Segundo Stoppa, a decisão está relacionada a uma experiência pessoal vivida durante um processo de separação conjugal, que resultou no afastamento da filha de sete anos. Ele afirma estar há meses sem contato presencial ou telefônico com a criança e associa a situação ao debate em torno da alienação parental, tema que voltou ao centro das discussões no Congresso Nacional com propostas de alteração da legislação em vigor.
Atualmente, a Lei nº 12.318 define como abuso emocional práticas que prejudiquem o vínculo da criança ou do adolescente com um dos genitores, avós ou responsáveis legais. O texto busca preservar a convivência familiar e coibir condutas consideradas manipuladoras. Há, no entanto, projetos em tramitação que propõem a revogação integral dessa norma, sob o argumento de que ela pode ser aplicada de forma inadequada em determinados contextos.

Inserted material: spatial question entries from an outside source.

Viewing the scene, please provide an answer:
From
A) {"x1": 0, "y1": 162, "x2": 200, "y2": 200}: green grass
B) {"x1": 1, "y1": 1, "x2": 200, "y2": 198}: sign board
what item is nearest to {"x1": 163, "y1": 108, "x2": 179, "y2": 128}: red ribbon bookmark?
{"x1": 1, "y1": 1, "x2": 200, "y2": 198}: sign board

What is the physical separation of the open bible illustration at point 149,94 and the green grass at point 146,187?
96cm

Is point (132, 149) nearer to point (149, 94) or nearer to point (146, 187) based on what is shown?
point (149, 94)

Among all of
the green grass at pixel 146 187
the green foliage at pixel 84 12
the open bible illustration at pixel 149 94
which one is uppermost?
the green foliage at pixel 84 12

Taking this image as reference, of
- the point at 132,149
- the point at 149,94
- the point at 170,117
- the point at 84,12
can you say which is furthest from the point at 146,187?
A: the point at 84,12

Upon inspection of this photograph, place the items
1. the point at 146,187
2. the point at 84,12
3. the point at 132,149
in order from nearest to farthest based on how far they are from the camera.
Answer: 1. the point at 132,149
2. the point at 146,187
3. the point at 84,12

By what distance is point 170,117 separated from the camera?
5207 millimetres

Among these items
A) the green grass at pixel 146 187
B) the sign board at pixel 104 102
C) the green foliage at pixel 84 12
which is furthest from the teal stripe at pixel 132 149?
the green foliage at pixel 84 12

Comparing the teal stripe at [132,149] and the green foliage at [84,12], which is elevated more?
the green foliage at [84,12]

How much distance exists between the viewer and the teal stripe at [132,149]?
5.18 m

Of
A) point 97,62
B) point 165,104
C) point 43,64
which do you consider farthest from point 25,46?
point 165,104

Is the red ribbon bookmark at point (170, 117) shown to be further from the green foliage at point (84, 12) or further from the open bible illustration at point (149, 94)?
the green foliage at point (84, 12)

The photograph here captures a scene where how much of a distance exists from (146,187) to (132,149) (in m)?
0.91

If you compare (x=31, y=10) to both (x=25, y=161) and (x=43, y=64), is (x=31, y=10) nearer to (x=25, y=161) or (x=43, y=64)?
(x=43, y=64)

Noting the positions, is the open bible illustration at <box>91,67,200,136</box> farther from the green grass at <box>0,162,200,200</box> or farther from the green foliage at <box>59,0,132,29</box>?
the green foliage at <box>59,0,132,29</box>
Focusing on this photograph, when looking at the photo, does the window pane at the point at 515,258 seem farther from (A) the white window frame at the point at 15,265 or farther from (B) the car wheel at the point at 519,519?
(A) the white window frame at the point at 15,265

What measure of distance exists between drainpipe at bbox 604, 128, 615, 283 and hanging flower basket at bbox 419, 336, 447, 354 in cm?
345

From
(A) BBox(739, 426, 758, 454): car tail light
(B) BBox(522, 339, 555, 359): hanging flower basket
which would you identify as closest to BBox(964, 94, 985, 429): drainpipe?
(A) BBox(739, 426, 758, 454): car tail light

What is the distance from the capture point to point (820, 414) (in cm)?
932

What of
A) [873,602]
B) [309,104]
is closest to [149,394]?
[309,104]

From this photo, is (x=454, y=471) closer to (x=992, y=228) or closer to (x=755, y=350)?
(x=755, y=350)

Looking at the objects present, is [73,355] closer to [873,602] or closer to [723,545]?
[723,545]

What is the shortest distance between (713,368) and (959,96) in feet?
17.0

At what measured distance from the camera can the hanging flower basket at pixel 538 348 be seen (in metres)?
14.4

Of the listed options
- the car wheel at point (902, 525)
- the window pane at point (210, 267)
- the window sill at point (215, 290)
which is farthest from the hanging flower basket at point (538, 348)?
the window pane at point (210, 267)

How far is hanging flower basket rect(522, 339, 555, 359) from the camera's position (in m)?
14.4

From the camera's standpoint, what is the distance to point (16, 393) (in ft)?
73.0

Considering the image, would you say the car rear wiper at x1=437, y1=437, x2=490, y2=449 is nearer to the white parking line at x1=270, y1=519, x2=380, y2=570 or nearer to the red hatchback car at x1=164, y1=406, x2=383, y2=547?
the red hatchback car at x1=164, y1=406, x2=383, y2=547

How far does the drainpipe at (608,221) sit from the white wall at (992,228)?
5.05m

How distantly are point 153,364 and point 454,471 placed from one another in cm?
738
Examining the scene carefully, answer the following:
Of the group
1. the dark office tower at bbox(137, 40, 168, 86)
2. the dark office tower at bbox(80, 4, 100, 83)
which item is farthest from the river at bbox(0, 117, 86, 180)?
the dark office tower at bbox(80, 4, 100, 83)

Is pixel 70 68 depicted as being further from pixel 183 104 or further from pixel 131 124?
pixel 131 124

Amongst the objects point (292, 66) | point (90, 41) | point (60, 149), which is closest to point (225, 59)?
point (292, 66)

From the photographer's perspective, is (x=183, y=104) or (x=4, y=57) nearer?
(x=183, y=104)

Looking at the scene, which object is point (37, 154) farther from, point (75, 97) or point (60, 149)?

A proposta de revogação foi apresentada pelas deputadas federais Fernanda Melchionna (PSOL-RS), Sâmia Bomfim (PSOL-SP) e Vivi Reis (PSOL-PA) e já foi aprovada na Comissão de Constituição e Justiça da Câmara dos Deputados, em dezembro de 2025. Parlamentares favoráveis à mudança defendem que a legislação atual pode gerar interpretações que dificultam a proteção de crianças em situações específicas, enquanto críticos apontam a necessidade de ajustes pontuais, e não da extinção da lei.
Especialistas ligados ao Instituto Brasileiro de Direito de Família e Sucessões (IBDFAM) e à Associação de Direito de Família e Sucessões (ADFAS) avaliam que casos de uso indevido da norma são minoritários e que melhorias no texto seriam suficientes para corrigir distorções. O projeto segue em tramitação no Congresso, sem definição sobre votação em plenário.